The larger scale structures of the two policy texts are quite different as one is a web site designed for reading online and the other a tri-fold brochure, designed for physical distribution. However, both texts make use of their structures to provide “evidence” to support their messages. The Ministry website provides a structural clue as to the historical discourse that was prominent when the EA policy was formed by government. The lower half of the website (see Appendix 1) is a recounting, through historical evidence, of why EAs were brought into policy and recounts the Memorandum of Understanding (MOU) which ‘led to a framework for the creation of Enhancement Agreements’ (BC Ministry of Education, 2017a).
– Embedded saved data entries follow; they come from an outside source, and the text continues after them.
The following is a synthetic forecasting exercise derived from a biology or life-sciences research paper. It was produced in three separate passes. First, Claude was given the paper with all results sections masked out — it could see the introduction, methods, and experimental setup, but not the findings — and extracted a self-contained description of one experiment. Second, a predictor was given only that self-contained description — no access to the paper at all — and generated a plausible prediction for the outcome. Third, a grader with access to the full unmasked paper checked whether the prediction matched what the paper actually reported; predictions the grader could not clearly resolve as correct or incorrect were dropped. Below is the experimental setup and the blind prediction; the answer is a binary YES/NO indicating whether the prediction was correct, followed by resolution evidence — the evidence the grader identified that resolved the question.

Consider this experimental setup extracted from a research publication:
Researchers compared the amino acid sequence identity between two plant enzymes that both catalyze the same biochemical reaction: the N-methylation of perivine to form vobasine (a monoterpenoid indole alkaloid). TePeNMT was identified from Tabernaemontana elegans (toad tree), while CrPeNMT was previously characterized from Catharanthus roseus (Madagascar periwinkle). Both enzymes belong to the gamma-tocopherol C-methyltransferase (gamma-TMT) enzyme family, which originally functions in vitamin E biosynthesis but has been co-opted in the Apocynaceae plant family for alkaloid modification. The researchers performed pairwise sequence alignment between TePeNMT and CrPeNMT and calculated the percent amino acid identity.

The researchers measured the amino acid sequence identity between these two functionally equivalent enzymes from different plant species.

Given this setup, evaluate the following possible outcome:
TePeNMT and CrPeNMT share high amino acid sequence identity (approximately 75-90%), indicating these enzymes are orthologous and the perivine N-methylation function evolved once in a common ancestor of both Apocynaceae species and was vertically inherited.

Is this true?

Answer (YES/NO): NO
The MOU, which is actually inserted into the website to lend authority, reads:
We the undersigned, acknowledge that Aboriginal learners are not experiencing school success in British Columbia. We state our intention to work together within the
mandates of our respective organizations to improve school success for Aboriginal learners in British Columbia (BC Ministry of Education, 2017a).
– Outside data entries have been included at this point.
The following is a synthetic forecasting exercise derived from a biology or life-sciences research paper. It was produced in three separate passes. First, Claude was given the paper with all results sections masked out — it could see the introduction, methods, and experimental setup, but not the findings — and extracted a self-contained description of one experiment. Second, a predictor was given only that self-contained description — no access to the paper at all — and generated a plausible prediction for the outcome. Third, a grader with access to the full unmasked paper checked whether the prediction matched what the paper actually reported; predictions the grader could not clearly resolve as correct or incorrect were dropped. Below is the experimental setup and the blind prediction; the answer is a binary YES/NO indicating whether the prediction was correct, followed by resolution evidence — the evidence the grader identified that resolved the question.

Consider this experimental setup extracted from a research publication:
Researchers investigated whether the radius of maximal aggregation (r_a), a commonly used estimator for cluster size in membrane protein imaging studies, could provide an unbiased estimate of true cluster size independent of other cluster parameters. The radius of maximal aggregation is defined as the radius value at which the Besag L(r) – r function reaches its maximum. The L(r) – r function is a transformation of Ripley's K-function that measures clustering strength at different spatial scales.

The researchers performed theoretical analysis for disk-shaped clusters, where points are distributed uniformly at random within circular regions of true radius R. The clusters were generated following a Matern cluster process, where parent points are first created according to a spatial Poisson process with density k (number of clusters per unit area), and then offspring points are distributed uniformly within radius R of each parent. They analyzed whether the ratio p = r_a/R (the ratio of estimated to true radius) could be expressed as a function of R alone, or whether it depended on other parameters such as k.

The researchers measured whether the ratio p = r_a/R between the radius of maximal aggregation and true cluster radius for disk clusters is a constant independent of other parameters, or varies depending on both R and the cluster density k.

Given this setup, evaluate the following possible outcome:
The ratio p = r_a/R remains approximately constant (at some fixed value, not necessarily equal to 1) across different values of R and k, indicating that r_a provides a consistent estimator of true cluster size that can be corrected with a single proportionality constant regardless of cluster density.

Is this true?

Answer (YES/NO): NO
The MOU is used as historical evidence to support the rest of the section including the statement, ‘Historically, British Columbia schools have not been successful in ensuring that Aboriginal students receive a quality education…’ (BC Ministry of Education, 2017a). The structure of the website reinforces the assumption, expressed as an authoritative
discourse and supported by historical evidence (the MOU), that it is a school’s responsibility to ensure Aboriginal learners receive a quality education.
The EA brochure (Appendix 2) uses three contemporary quotes, including one from BC’s premier of the day, Gordon Campbell, as evidence to support the messaging of the
brochure. In addition, the brochure makes use of pictures and graphics to create a positive environment for its message. The three pictures show positive images of Aboriginal students in school settings and a large graphic on the back of the brochure highlights a piece of First Nation artwork. Two smaller graphics from the provincial government and the Ministry of Education both contain the phrase ‘British Columbia the Best Place on Earth’. Finally, the brochure, despite being a monologue, simulates a dialogue by framing the information it provides as responses to questions which may be posed by those affected by the EA policy. By simulating a dialogue, the messaging becomes less authoritative and more participatory creating the impression that the EA policy was constructed with the questions in mind. Taken together, the textual structures of the brochure indicate attention to relational issues and the desire of the producer to maintain positive relations with the interpreters of the brochure.
6.2. Conclusion
The description stage of CDA surfaces a number of normalizing vocabulary, grammar, and textual structures which appear to be designed to reproduce at least three discourses: policy making as a positive and supportive activity; schools not supporting Aboriginal students; and government having given schools and Aboriginal communities the policy tools to be successful (see table 6-3). These structures and discourses begin to answer the first research question, what are the discursive and social factors affecting and being affected through the production of BC’s EA policy? Specifically, the vocabulary, grammar and textual structures of both the texts and transcripts give the analyst hints that the texts are designed to reproduce the three discourses. Description of the policy producer interview transcripts uncovers further clues as to the social factors influencing the production of policy both at the local level and in the broader social setting. In the next chapter, I continue the CDA of the policy texts at the interpretation and description stages.